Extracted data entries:
━━━

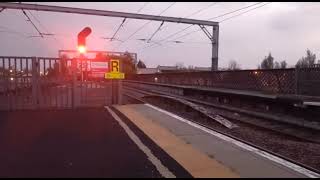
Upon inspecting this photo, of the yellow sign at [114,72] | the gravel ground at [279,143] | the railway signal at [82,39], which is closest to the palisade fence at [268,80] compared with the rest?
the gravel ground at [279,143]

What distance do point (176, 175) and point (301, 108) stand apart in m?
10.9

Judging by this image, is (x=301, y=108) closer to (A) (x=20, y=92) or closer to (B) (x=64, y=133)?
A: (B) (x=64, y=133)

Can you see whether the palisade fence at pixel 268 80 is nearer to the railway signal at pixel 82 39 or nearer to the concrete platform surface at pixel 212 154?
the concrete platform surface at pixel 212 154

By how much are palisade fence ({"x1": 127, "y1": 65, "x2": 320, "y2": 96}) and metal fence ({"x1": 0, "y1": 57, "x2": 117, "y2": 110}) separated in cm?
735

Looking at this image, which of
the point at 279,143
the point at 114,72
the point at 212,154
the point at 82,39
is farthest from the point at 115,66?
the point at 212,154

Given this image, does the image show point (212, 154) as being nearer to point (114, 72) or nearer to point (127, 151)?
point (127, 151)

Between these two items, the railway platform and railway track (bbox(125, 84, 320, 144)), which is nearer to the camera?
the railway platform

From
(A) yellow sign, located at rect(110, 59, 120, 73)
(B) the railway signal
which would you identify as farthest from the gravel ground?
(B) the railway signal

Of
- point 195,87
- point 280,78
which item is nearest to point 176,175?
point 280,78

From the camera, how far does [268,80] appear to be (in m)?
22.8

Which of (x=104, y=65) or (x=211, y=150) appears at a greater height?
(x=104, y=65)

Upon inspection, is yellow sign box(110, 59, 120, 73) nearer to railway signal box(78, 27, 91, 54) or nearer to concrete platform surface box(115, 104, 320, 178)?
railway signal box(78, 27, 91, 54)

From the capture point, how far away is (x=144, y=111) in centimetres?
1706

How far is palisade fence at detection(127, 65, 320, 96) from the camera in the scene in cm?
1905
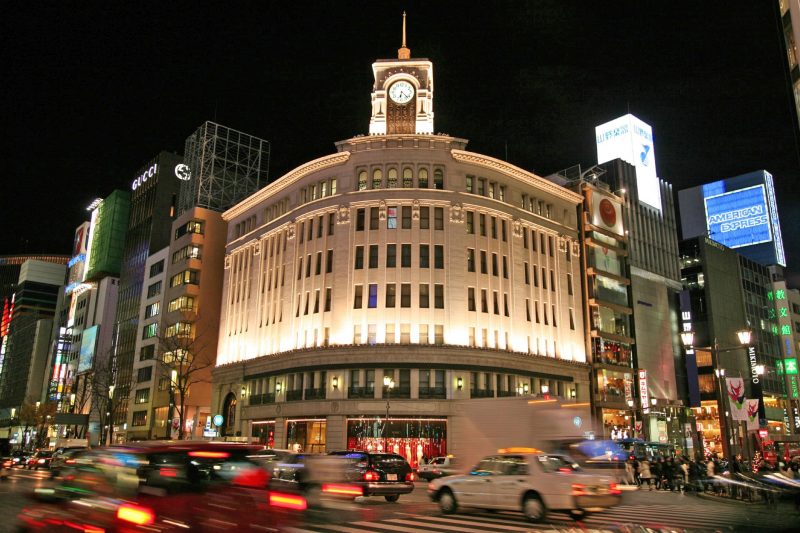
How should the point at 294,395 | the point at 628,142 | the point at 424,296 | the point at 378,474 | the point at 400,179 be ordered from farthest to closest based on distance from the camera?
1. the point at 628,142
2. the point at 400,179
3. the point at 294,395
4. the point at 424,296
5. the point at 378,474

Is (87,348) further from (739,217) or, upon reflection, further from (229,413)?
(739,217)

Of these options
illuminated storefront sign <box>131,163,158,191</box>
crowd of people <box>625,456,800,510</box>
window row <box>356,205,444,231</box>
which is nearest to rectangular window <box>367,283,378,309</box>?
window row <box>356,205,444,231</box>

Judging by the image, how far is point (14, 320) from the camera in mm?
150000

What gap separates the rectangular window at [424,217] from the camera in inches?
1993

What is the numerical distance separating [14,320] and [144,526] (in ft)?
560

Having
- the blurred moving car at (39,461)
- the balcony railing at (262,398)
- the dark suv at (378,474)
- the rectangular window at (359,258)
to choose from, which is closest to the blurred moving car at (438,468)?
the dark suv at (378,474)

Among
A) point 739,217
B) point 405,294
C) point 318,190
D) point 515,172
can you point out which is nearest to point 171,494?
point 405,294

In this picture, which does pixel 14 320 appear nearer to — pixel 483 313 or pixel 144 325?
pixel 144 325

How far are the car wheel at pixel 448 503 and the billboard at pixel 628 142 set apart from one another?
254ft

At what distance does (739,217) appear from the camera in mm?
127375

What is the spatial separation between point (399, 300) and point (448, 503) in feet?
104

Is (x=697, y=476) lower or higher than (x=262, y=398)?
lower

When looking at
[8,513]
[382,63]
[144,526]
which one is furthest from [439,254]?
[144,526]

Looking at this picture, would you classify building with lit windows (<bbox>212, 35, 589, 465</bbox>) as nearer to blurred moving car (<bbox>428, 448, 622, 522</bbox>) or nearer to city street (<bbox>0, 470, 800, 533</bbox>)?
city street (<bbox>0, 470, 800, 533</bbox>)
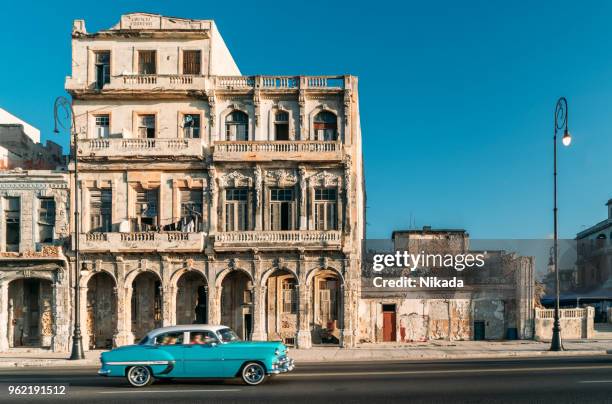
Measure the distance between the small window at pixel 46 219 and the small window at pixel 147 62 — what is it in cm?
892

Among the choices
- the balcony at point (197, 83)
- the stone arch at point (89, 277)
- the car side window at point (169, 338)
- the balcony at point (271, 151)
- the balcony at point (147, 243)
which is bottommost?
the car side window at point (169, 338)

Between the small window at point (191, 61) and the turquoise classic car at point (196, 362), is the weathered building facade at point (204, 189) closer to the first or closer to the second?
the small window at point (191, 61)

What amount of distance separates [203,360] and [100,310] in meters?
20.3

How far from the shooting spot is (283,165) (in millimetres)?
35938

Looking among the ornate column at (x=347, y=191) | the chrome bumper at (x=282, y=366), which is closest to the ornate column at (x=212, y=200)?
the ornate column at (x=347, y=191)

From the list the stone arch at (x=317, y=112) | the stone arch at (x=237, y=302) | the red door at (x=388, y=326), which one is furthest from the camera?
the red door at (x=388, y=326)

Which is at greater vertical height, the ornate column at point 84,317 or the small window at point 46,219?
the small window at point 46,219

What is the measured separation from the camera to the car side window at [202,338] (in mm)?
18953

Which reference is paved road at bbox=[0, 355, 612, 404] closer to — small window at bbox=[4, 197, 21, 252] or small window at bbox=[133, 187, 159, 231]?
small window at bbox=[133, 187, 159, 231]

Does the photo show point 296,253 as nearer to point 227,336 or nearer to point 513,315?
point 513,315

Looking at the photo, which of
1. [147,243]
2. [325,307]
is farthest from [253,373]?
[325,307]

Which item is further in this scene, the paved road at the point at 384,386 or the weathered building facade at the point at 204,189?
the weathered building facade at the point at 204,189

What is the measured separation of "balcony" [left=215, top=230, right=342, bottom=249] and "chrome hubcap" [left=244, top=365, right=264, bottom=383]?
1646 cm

━━━

● **Given task**
Turn all the items above into a JSON list of strings, one string per line, skipping blank lines. Leave the pictures out.

● **Answer for the task**
[
  "Upon inspecting this photo, of the yellow sign at [114,72] | the gravel ground at [279,143] | the railway signal at [82,39], which is closest to the palisade fence at [268,80] compared with the rest?",
  "the gravel ground at [279,143]",
  "What distance do point (176, 175) and point (301, 108) stand apart in m?",
  "10.9",
  "Judging by this image, is (x=301, y=108) closer to (A) (x=20, y=92) or closer to (B) (x=64, y=133)?",
  "A: (B) (x=64, y=133)",
  "Can you see whether the palisade fence at pixel 268 80 is nearer to the railway signal at pixel 82 39 or nearer to the concrete platform surface at pixel 212 154?",
  "the concrete platform surface at pixel 212 154",
  "By how much are palisade fence ({\"x1\": 127, \"y1\": 65, \"x2\": 320, \"y2\": 96}) and metal fence ({\"x1\": 0, \"y1\": 57, \"x2\": 117, \"y2\": 110}) separated in cm?",
  "735",
  "Looking at this image, which of",
  "the point at 279,143",
  "the point at 114,72",
  "the point at 212,154",
  "the point at 82,39",
  "is farthest from the point at 115,66?",
  "the point at 212,154",
  "Given this image, does the image show point (212, 154) as being nearer to point (114, 72) or nearer to point (127, 151)?",
  "point (127, 151)",
  "Between these two items, the railway platform and railway track (bbox(125, 84, 320, 144)), which is nearer to the camera?",
  "the railway platform",
  "From",
  "(A) yellow sign, located at rect(110, 59, 120, 73)",
  "(B) the railway signal",
  "which would you identify as farthest from the gravel ground?",
  "(B) the railway signal",
  "Of",
  "- point 195,87",
  "- point 280,78",
  "which item is nearest to point 176,175?",
  "point 280,78",
  "From the camera, how far does [268,80] appear to be (in m)?",
  "22.8",
  "Which of (x=104, y=65) or (x=211, y=150) appears at a greater height?",
  "(x=104, y=65)",
  "Upon inspection, is yellow sign box(110, 59, 120, 73) nearer to railway signal box(78, 27, 91, 54) or nearer to concrete platform surface box(115, 104, 320, 178)?",
  "railway signal box(78, 27, 91, 54)",
  "From the capture point, how far away is (x=144, y=111) in centimetres?",
  "1706",
  "How far is palisade fence at detection(127, 65, 320, 96) from the camera in the scene in cm?",
  "1905",
  "How should the point at 294,395 | the point at 628,142 | the point at 424,296 | the point at 378,474 | the point at 400,179 be ordered from farthest to closest based on distance from the camera?",
  "1. the point at 628,142",
  "2. the point at 400,179",
  "3. the point at 294,395",
  "4. the point at 424,296",
  "5. the point at 378,474",
  "Is (87,348) further from (739,217) or, upon reflection, further from (229,413)?",
  "(739,217)",
  "Of these options",
  "illuminated storefront sign <box>131,163,158,191</box>",
  "crowd of people <box>625,456,800,510</box>",
  "window row <box>356,205,444,231</box>",
  "which is nearest to rectangular window <box>367,283,378,309</box>?",
  "window row <box>356,205,444,231</box>",
  "Judging by the image, how far is point (14, 320) from the camera in mm?",
  "150000",
  "What gap separates the rectangular window at [424,217] from the camera in inches?",
  "1993",
  "What is the numerical distance separating [14,320] and [144,526] (in ft)?",
  "560",
  "Having",
  "- the blurred moving car at (39,461)",
  "- the balcony railing at (262,398)",
  "- the dark suv at (378,474)",
  "- the rectangular window at (359,258)",
  "to choose from, which is closest to the blurred moving car at (438,468)?",
  "the dark suv at (378,474)",
  "Among",
  "A) point 739,217",
  "B) point 405,294",
  "C) point 318,190",
  "D) point 515,172",
  "can you point out which is nearest to point 171,494?",
  "point 405,294",
  "In this picture, which does pixel 14 320 appear nearer to — pixel 483 313 or pixel 144 325?",
  "pixel 144 325",
  "How far are the car wheel at pixel 448 503 and the billboard at pixel 628 142 set apart from one another?",
  "254ft",
  "At what distance does (739,217) appear from the camera in mm?",
  "127375",
  "What is the spatial separation between point (399, 300) and point (448, 503) in feet?",
  "104",
  "Is (x=697, y=476) lower or higher than (x=262, y=398)?",
  "lower",
  "When looking at",
  "[8,513]",
  "[382,63]",
  "[144,526]",
  "which one is furthest from [439,254]?",
  "[144,526]",
  "Looking at this picture, would you classify building with lit windows (<bbox>212, 35, 589, 465</bbox>) as nearer to blurred moving car (<bbox>428, 448, 622, 522</bbox>) or nearer to city street (<bbox>0, 470, 800, 533</bbox>)?",
  "city street (<bbox>0, 470, 800, 533</bbox>)",
  "Measure the distance between the small window at pixel 46 219 and the small window at pixel 147 62 — what is it in cm?",
  "892",
  "Among the choices",
  "- the balcony at point (197, 83)",
  "- the stone arch at point (89, 277)",
  "- the car side window at point (169, 338)",
  "- the balcony at point (271, 151)",
  "- the balcony at point (147, 243)",
  "which is bottommost?",
  "the car side window at point (169, 338)",
  "Between the small window at point (191, 61) and the turquoise classic car at point (196, 362), is the weathered building facade at point (204, 189) closer to the first or closer to the second?",
  "the small window at point (191, 61)",
  "What amount of distance separates [203,360] and [100,310] in meters?",
  "20.3",
  "How far from the shooting spot is (283,165) (in millimetres)?",
  "35938",
  "Looking among the ornate column at (x=347, y=191) | the chrome bumper at (x=282, y=366), which is closest to the ornate column at (x=212, y=200)?",
  "the ornate column at (x=347, y=191)",
  "From the list the stone arch at (x=317, y=112) | the stone arch at (x=237, y=302) | the red door at (x=388, y=326), which one is furthest from the camera?",
  "the red door at (x=388, y=326)",
  "Which is at greater vertical height, the ornate column at point 84,317 or the small window at point 46,219?",
  "the small window at point 46,219",
  "What is the measured separation from the camera to the car side window at [202,338] (in mm)?",
  "18953",
  "Which reference is paved road at bbox=[0, 355, 612, 404] closer to — small window at bbox=[4, 197, 21, 252] or small window at bbox=[133, 187, 159, 231]?",
  "small window at bbox=[133, 187, 159, 231]",
  "Does the photo show point 296,253 as nearer to point 227,336 or nearer to point 513,315?",
  "point 513,315",
  "Looking at the photo, which of",
  "1. [147,243]",
  "2. [325,307]",
  "is farthest from [253,373]?",
  "[325,307]",
  "Which item is further in this scene, the paved road at the point at 384,386 or the weathered building facade at the point at 204,189?",
  "the weathered building facade at the point at 204,189",
  "What is the measured separation of \"balcony\" [left=215, top=230, right=342, bottom=249] and \"chrome hubcap\" [left=244, top=365, right=264, bottom=383]?",
  "1646 cm"
]